Given is a natural number $n > 5$. On a circular strip of paper is written a sequence of zeros and ones. For each sequence $w$ of $n$ zeros and ones we count the number of ways to cut out a fragment from the strip on which is written $w$. It turned out that the largest number $M$ is achieved for the sequence $11 00...0$ ($n-2$ zeros) and the smallest - for the sequence $00...011$ ($n-2$ zeros). Prove that there is another sequence of $n$ zeros and ones that occurs exactly $M$ times.
Problem
Source: All-Russian 2022 10.6
Tags: combinatorics, All Russian Olympiad, Binary
VicKmath7
20.04.2022 20:38
Sketch of the official solution: Let $N$ be the number of appearances of a string $x=100...01$, where the zeros are at least $n-2$. Let $N_{0x}$ denote the number of appearances of $0x$, similarly for $1x, x1, x0$. Note that $N_{0x}+N_{1x}=N_{x0}+N_{x1}=N$, $N_{1x}=M$, $N_{x1} \leq N_{0x}$, so $N_{x0}=M$.

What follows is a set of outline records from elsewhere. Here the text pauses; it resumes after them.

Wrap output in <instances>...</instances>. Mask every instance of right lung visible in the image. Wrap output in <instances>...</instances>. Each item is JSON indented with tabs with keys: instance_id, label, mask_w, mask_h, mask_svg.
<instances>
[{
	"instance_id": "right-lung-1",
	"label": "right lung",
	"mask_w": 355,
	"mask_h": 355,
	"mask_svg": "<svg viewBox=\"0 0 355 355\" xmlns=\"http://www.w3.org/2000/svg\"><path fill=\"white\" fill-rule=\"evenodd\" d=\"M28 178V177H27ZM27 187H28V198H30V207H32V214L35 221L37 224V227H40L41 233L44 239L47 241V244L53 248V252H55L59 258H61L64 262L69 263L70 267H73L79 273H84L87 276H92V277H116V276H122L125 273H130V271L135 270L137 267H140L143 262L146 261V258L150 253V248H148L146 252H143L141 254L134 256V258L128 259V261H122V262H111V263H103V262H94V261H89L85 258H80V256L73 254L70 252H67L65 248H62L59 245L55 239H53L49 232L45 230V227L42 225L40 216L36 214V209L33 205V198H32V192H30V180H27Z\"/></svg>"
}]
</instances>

I find this a bit similar to ISL 2011 C6 - see the beginning of the official solution given in the shortlist.
starchan
20.03.2023 11:31
cute
Suppose there are $a_1$ 0s followed by $b_1$ 1s followed by $a_2$ 0s and so on until we reach $b_k$ 1s and complete the loop. Suppose there are $m$ occurences of $00\dots11$ where there are $n-2$ zeroes. Observe that if $k = 1$, then we have $m = M$ and any string of length $n$ must appear exactly $M$ times, so done. Henceforth, we assume $k > 1$. For a statement $X$, define it's truth as $1_X$ where $1_X = 0$ if $X$ is false and $1$ otherwise. The point is to observe that the string $00\dots 11$ appears precisely when the string of zeroes contains at least $n-2$ zeroes and the following string of ones contains at least $2$ ones. This implies that \[m = \sum_{i} (1_{a_i \geqslant (n-2)} \cdot 1_{b_i \geqslant 2}) \]and similarily \[M = \sum_{i} (1_{a_i \geqslant (n-2)} \cdot 1_{b_{i-1} \geqslant 2})\]where the sum is over $i \in \mathbb{Z}/k\mathbb{Z}$ and we read indices modulo $k$. Because $1_X + 1_{X'} = 1$, we have \[m = \sum_{i} 1_{a_i \geqslant (n-2)} - \sum_{i} 1_{a_i \geqslant (n-2)} \cdot 1_{b_i = 1}\]and similarily \[M = \sum_{i} 1_{a_i \geqslant (n-2)} - \sum_{i} 1_{a_i \geqslant (n-2)} \cdot 1_{b_{i-1} = 1}\]Now the trick is to observe that $\sum_{i} 1_{a_i \geqslant (n-2)} \cdot 1_{b_i = 1}$ is simply counting the number of occurences of the string $0000\dots 10$ where there are $n-1$ zeroes, and similarily $\sum_{i} 1_{a_i \geqslant (n-2)} \cdot 1_{b_{i-1} = 1}$ is counting the number of occurences of the string $0100\dots 0$ (there are $n-1$ zeroes). Denoting the counts of occurences of these strings by $X_1, X_2$ respectively, we obtain that $M-m = X_1-X_2$. Because $X_1-X_2 \leqslant M+(-m) = M-m$, equality must hold everywhere and we have $X_1 = M, X_2 = m$.
In particular the string $0\dots010$ appears exactly $M$ times and we are done.